Над нами летели дельтапланы. Алые, желтые и багровые, они появлялись слева по берегу из-за холма, только начинали набирать высоту в лазурном небе. Видны были лица дельтапланеристов и узоры на подошвах их кроссовок. Выше них над морем серебристый самолетик волок по небу рекламу фирмы «Элит».
На берегу стояла молодая стройная женщина, Ассоль-2. Она сняла джинсы, легкую разлетающуюся блузочку подоткнула в нижнюю часть купальника и смотрела на море. Женщина должна была понравиться старику и делала для этого все, что могла. Это была аспирантка Штильмана, молодой математик. Штильман привез ее за отзывом на ее работу по векторной алгебре. Он намекнул учителю, что несчастной молодой женщине очень нужен положительный отзыв, и она его заслуживает, потому что статью писали они вместе.
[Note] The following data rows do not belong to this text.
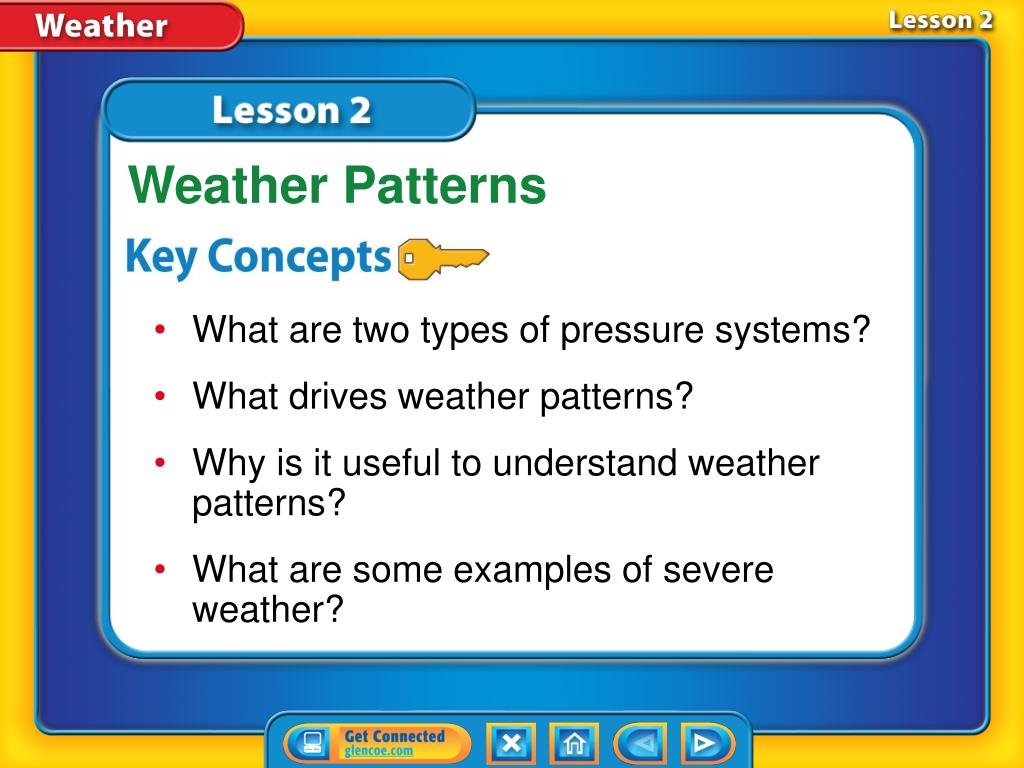 Weather

Lesson 2

Lesson 2

Weather Patterns

Key Concepts

• What are two types of pressure systems?

• What drives weather patterns?

• Why is it useful to understand weather patterns?

• What are some examples of severe weather?

Get Connected
glencoe.com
Она называла советника по науке Мишей, не делала тайны из своего права на это. Когда они уехали на металлического цвета «хонде» в Тель-Авив, Векслер похвалил:
— Хороший вкус у Штильмана.
В отзыве он написал: блестящая работа, серьезный вклад… Я спросил:
— Вы хоть читали?
— Нет, конечно, — он с усмешкой посмотрел на меня. — Вы знаете, сколько человек в мире читают математическую статью? Двое-трое. Мои статьи читали пять-шесть, я могу назвать их всех по именам. Двое во Франции, один — Стив Борман — в Штатах и двое в Москве.
— Но, — спросил я, — как же в таком случае можно определить ценность работы?
— Никак нельзя. Любое ничтожество свою работу считает блестящей, а чужую посредственной. Чем бездарнее математик, тем упорнее он будет держаться за свои жалкие идеи.
— Но кто-то же определяет. Вот вас, к примеру, считают замечательным математиком. Это те пятеро решили?
— Кто же их будет слушать? Решают чиновники от науки вроде Штильмана, распределяющие премии и гранты, то есть определяющие, какая работа нужна, а какая нет, естественно, люди малотворческие. Творческие люди не стремятся стать чиновниками, верно?
— Так как же им быть?
— Самим становиться чиновниками. Делать карьеру. В науке — как в армии. Вы заметили, как разговаривает аспирант с доктором, а доктор — со знаменитым коллегой? Они встают и держат руки по швам. Вот только мундиров у нас нет, но, в сущности, это только на первый взгляд. Я вам по одежде определю, какого математик ранга, подает он надежды, получил кафедру или поднялся выше и может себе позволить не выглядеть чиновником. Тогда он носит спецодежду гения. Эйнштейн, например, носил свитер.
— Вы шутите.
— Нисколько.
— И нет способа определять истинную стоимость научной работы?
— Есть. Совесть.
— Странно, — сказал я. — Я считал, что математика — самая объективная наука. А вы говорите про совесть.
— Математика объективна? Кто вам сказал? Она объективна, пока считаешь килограммы или километры. Но вы даже не знаете, что такое нуль. Для египтянина это был магический знак. Египтяне что-то знали, да нам сказать не успели.
— Возникает замкнутый круг: надежда науки только на совесть, но у посредственности не может быть научной совести. Где же выход?
— Выхода нет, — сказал он, — наука выродилась. В больших странах это, может быть, еще не всем заметно. Там все-таки есть что-то вроде научного общественного мнения. Но мы с вами в маленькой стране. Эта земля обетована Штильманом, и я, как хороший гражданин, служу тому правительству, которое есть.